The networking instructions vary based on whether the Studio domain and the data store are deployed within a private Amazon Virtual Private Cloud (VPC) or communicate over the internet.

By default, Studio runs in an Amazon managed VPC with internet access. When using an internet connection, Studio accesses Amazon resources, such as Amazon S3 buckets, over the internet. However, if you have security requirements to control access to your data and job containers, we recommend that you configure Studio and your data store (Amazon Redshift or Athena) so that your data and containers aren’t accessible over the internet. To control access to your resources or run Studio without public internet access, you can specify the VPC only network access type when you onboard to Amazon SageMaker domain. In this scenario, Studio establishes connections with other Amazon services via private VPC endpoints. For information about configuring Studio in VPC only mode, see Connect Studio to external resources in a VPC.

Note

To connect to Snowflake, the VPC of the Studio domain must have internet access.

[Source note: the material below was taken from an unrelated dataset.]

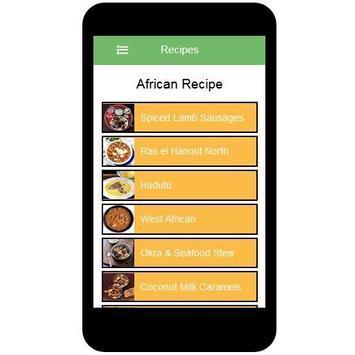 African Recipes screenshot 2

The first two sections describe how to ensure communication between your Studio domain and your data store in VPCs without public internet access. The last section covers how to ensure communication between Studio and your data store using an internet connection. Prior to connecting Studio and your data store without internet access, make sure to establish endpoints for Amazon Simple Storage Service, Amazon Redshift or Athena, SageMaker, and for Amazon CloudWatch and Amazon CloudTrail (logging and monitoring).

Studio and the data store are deployed in separate VPCs

To allow communication between Studio and a data store deployed in different VPCs:

  1. Start by connecting your VPCs through a VPC peering connection.

  2. Update the routing tables in each VPC to allow bidirectional network traffic between Studio subnets and the data store subnets.

  3. Configure your security groups to allow inbound and outbound traffic.

The configuration steps are the same whether Studio and the data store are deployed in a single Amazon account or across different Amazon accounts.

  1. VPC peering

    Create a VPC peering connection to facilitate the networking between the two VPCs (Studio and the data store).

    1. From the Studio account, on the VPC dashboard, choose Peering connections, then Create peering connection.

    2. Create your request to peer the Studio VPC with the data store VPC. When requesting peering in another Amazon account, choose Another account in Select another VPC to peer with.

      For cross-account peering, the administrator must accept the request from the SQL engine account.

      When peering private subnets, you should enable private IP DNS resolution at the VPC peering connection level.

  2. Routing tables

    Configure the routing to allow network traffic between Studio and data store VPC subnets in both directions.

    After you establish the peering connection, the administrator (on each account for cross account access) can add routes to the private subnet route tables to route the traffic between Studio and the data store VPCs' subnets. You can define those routes by going to the Route Tables section of each VPC in the VPC dashboard.

  3. Security groups

    Lastly, the security group of Studio's domain VPC must allow outbound traffic, and the security group of the data store's VPC must allow inbound traffic on your data store port from Studio's VPC security group.

Studio and the data store are deployed in the same VPC

If Studio and the data store are in different private subnets in the same VPC, add routes in each private subnet's route table. The routes should allow traffic to flow between the Studio subnets and the data store subnets. You can define those routes by going to the Route Tables section of each VPC in the VPC dashboard. If you deployed Studio and the data store in the same VPC and the same subnet, you do not need to route the traffic.

Regardless of any routing table updates, the security group of Studio's domain VPC must allow outbound traffic, and the security group of the data store's VPC must allow inbound traffic on its port from Studio's VPC security group.

Studio and the data store communicate over public internet

By default, Studio provides a network interface that allows communication with the internet through an internet gateway in the VPC associated with the Studio domain. If you choose to connect to your data store through the public internet, your data store needs to accept inbound traffic on its port.

A NAT gateway must be used to allow instances in private subnets of multiple VPCs to share a single public IP address provided by the internet gateway when accessing the internet.

Note

Each port opened for inbound traffic represents a potential security risk. Carefully review custom security groups to ensure that you minimize vulnerabilities.